[文書の抜粋]

============

在学時から自身や仲間の曲を発表する演奏会のプロデュースを行う一方、大学卒業後ほどなくしてテレビ番組の音楽を担当。プロとして、順調に商業デビューを飾った。以来、作曲や編曲をしながら着実に実績を重ねたが、30代前半で、久石の人生が急展開することになる。84年のことだ。

「一番大きかったのは、やっぱりアニメーション映画監督、宮崎駿さんに出会い、『風の谷のナウシカ』が公開されたことだと思います。スタジオジブリ作品を手がけたことで、世間に広く知っていただくことができました。でも、それとは無関係に、この年制作された薬師丸ひろ子さん主演の映画『Wの悲劇』の音楽も担当しているんです。さらに、当時大人気だったカネボウの男性用化粧品、『ザナックス』のコマーシャル音楽も」

この年の飛躍は、とにかく凄まじかった。こんなエピソードもある。ある日、テレビを見ていて「この歌手、うまいなあ。アレンジしたい」と思った翌日、なんとその人物から久石のもとにアレンジの依頼が舞い込んだ。それが、井上陽水だった。

「これ全部、84年に起こったんだよね。音楽業界のトップの仕事が、一気に来ちゃったという感じ。それらが一応すべて評価されたので、ラッキーだったと思う一方で、ずっと一生懸命やってきたのがよかったのかな、とも感じています」

============

[提供データ]
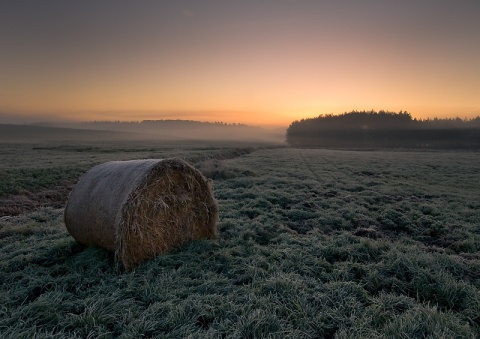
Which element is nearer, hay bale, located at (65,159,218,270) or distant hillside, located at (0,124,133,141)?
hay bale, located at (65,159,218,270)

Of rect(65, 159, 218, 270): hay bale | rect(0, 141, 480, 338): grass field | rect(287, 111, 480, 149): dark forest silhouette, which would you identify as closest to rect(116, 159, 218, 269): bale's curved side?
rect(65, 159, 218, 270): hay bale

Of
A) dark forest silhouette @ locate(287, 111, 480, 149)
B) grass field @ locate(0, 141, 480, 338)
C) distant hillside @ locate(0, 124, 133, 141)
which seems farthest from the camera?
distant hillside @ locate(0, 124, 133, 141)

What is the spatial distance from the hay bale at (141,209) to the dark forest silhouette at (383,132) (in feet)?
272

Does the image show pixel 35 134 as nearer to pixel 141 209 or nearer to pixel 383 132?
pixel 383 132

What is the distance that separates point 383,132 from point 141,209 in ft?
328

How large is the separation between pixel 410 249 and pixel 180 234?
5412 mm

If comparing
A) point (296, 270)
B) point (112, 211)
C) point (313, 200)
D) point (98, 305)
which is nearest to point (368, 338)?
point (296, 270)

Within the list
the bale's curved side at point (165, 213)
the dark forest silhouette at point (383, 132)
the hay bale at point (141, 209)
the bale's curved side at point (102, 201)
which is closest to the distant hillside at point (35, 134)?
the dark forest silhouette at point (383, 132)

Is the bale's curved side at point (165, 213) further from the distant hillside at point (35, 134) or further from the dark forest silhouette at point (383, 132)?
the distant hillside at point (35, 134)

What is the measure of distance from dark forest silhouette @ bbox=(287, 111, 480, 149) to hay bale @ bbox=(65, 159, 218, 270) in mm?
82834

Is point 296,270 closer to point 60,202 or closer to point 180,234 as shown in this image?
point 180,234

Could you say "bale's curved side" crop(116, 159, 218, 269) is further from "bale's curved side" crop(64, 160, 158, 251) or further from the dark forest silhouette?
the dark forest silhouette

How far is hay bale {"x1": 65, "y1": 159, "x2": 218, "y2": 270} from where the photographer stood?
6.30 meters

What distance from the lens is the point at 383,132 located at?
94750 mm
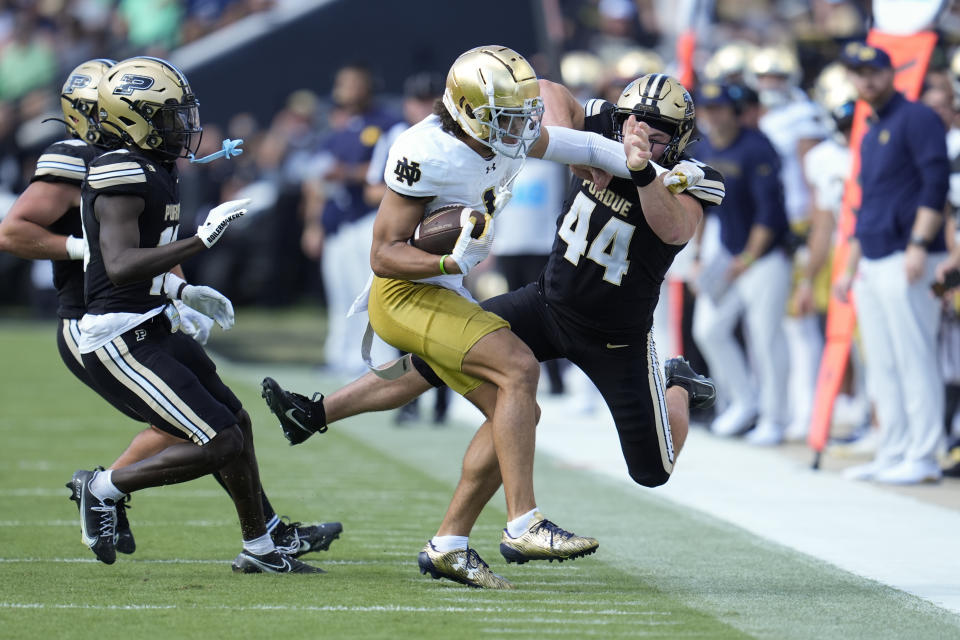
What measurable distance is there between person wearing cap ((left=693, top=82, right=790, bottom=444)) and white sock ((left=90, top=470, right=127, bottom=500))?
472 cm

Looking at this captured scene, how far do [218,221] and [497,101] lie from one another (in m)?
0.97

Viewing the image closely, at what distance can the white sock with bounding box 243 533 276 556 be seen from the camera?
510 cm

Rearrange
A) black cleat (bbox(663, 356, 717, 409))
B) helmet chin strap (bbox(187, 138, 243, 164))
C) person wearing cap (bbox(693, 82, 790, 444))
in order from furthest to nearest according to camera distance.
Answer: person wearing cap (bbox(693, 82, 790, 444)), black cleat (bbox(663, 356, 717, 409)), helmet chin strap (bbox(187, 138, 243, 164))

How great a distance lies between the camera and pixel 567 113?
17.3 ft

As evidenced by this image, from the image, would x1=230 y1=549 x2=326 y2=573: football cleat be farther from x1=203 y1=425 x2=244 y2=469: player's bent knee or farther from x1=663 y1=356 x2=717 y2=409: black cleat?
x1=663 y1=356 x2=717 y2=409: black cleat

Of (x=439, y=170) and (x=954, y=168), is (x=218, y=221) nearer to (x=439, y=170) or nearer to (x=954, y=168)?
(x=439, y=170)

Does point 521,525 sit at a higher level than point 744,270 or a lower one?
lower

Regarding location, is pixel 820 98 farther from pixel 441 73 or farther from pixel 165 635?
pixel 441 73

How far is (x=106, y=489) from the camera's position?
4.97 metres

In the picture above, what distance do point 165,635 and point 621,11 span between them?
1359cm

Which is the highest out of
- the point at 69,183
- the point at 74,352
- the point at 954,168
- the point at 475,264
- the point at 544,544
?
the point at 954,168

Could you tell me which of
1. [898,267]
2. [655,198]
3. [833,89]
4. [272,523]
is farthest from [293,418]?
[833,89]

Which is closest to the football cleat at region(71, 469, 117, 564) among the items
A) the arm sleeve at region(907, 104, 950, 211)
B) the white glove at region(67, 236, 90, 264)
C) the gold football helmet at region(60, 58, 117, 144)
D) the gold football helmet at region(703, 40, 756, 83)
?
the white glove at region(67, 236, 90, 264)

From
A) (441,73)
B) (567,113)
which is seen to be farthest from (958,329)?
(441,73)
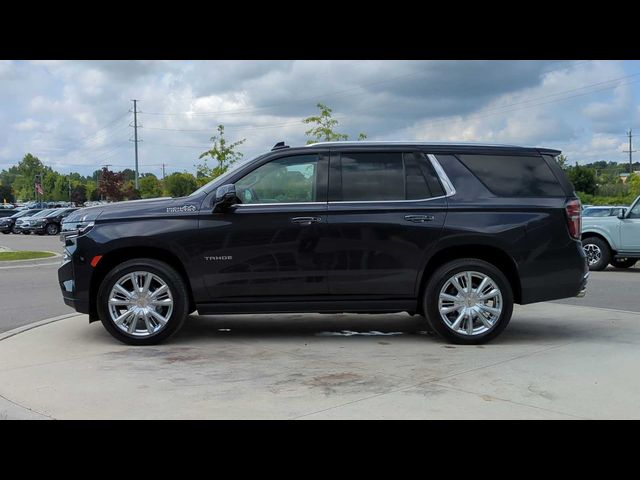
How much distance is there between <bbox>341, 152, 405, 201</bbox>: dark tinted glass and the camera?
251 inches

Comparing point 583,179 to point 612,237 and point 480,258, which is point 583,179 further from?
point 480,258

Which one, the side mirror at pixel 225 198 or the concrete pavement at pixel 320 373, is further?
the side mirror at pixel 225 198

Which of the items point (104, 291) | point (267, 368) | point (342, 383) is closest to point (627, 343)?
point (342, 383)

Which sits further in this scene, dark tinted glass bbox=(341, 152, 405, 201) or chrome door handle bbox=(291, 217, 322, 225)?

============

久石の歩みを語る文書の抜粋のうち、「在学時から自身や仲間の曲を発」から「クス』のコマーシャル音楽も」」までを一字も変えずに出力してください。 このデータは別の出典から取ったものです。

[課題の解答]
在学時から自身や仲間の曲を発表する演奏会のプロデュースを行う一方、大学卒業後ほどなくしてテレビ番組の音楽を担当。プロとして、順調に商業デビューを飾った。以来、作曲や編曲をしながら着実に実績を重ねたが、30代前半で、久石の人生が急展開することになる。84年のことだ。

「一番大きかったのは、やっぱりアニメーション映画監督、宮崎駿さんに出会い、『風の谷のナウシカ』が公開されたことだと思います。スタジオジブリ作品を手がけたことで、世間に広く知っていただくことができました。でも、それとは無関係に、この年制作された薬師丸ひろ子さん主演の映画『Wの悲劇』の音楽も担当しているんです。さらに、当時大人気だったカネボウの男性用化粧品、『ザナックス』のコマーシャル音楽も」